The Liao and Jin tombs (10th-13th centuries) of the Ke'erqin basin (Northeast China)

Wednesday January 17, 2018: The Liao and Jin tombs (10th-13th centuries) of the Ke'erqin basin (Northeast China), lecture by Pauline Sebillaud, researcher at CNRS CRCAO, lecturer at the Center for Research on Border Archeology, Department of Archeology, University of Jilin, China.

Pauline Sebillaud presents two graves that have been excavated in Jilin Province in northeastern China today.

The Liao (907-1125) and Jin (1125-1234) empires were contemporaries of the Song Dynasty (960-1279) and the Jin invaded northern China forcing the Song to retreat south of Yangzi Jiang.
The few graves discovered and published are generally burials of the aristocracy but many have not been published. The marginal geographical position of the province, in the center of Manchuria, is far from the major preoccupations of Chinese archeology and far from the traditional Chinese cultural sphere. Some publications were made in English, mainly by Dieter Kuhn and Nancy Steinhart.

The two tombs that will be discussed were excavated by the Archaeological Institute of Jilin University, a province located in North Korea.

Zone of occupation of the Liao Empire. 10th s.

Zone of occupation of the Jin Empire. 11th c.

Both sites in Jilin Province.

The Ke'erqin Basin is a vast depression covered in ancient times by meadows and swamps that have been drained little by little. It has been occupied since Neolithic times and populated by many different population groups with different religions and funerary practices. In the Middle Ages, these are essentially nomadic peoples and the Khitan founded the first empire with the Liao dynasty.

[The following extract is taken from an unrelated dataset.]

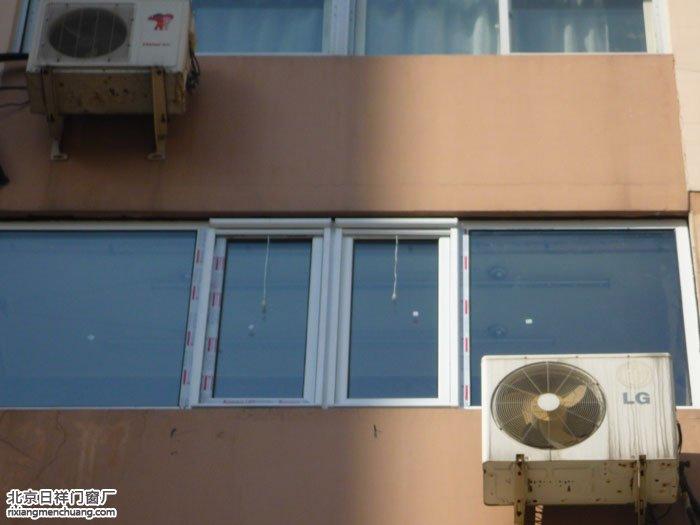 朝阳劲松农光里小区香槟色断桥铝门窗定做安装现场实拍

The first grave is in Dongmengyi, Shuangliao, where a first grave was looted in 1986. When a second grave was discovered in 2016, the Jilin Province Archaeological Research Institute sent a team of archaeologists. This type of brick chamber tomb is quite classic: dug in a pit with an access ramp, the tomb itself is a brick structure built at the bottom, and which was then covered with earth. Near the pit, an assembly of bricks protected a jar with a lid. The burial chamber was covered by a pyramidal dome made up of bricks arranged corbelled but with a "keystone" made with bricks arranged on edge.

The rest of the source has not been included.